At the Rubin Museum of Art in Chelsea, that person is Justin Von Bujdoss.
Attendees experiencing the dark retreat workshop at the Rubin Museum of Art spend five to 15 minutes mediating in complete darkness.
"As people are moving through this workshop, they are beginning to align with this idea that all of the wisdom arises from you," said Bujdoss.
"You're cloistered in darkness 27/7," he added. "A lot of amazing experiences arise, and a lot of destabilizing experiences can arise."
In addition to the workshop, the museum has an exhibition on the 6th floor that features a masterful collection of Tibetan Buddhist art, exploring the notion of death, the life after, and the Bardo stage.
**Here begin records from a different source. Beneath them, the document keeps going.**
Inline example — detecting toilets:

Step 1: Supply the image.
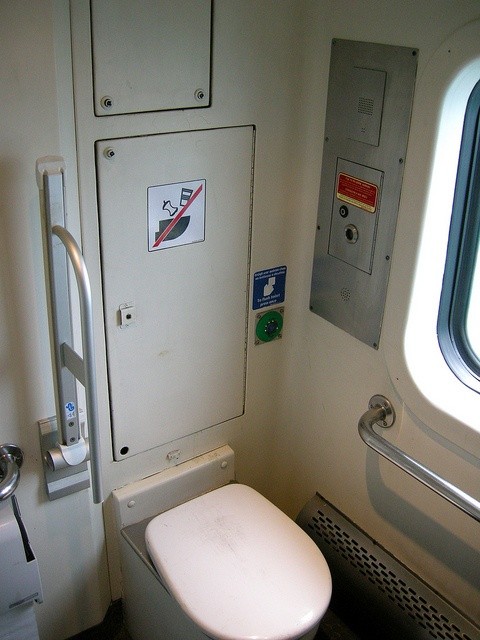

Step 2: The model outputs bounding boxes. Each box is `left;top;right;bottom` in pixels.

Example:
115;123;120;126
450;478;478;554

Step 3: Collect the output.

The latter explores consciousness.
"That is when a person dies, you leave this body and the consciousness traveling," said Tashi Chodron the ambassador of the Himalayan Programs & Communities at the Rubin.
"During that stage, you go through this darkness of different stages, seeing different figures and so dark retreat helps you understand better what consciousness comes across."
For those who are looking for a mental check in, it doesn't have to be as daring as a dark retreat.
A couple minutes of staying still can also calm the mind.
"We use meditation a lot in psychotherapy and research shows it can be really helpful," said Dr. Thea Gallagher, who is a psychologist at NYU Langone.
A visit to the fourth floor of the Rubin provides a meditation space in the Shrine Room.
"There really hasn't been much research on these dark retreats, just anecdotal experiences that some people have found to be beneficial for them," Dr. Gallagher continued.
There's no question that the moment Aaron Rodgers mentioned his darkness retreat experience, the sacred practice garnered mainstream attention.
By coincidence, the Rubin Museum already had programming in place, giving a glimpse into the closely guarded tradition.
"We're kind of bringing some attention to this, in a way that's respectful to the tradition, but also open it up a little bit so people can learn about this dynamic experience," said Bujdoss.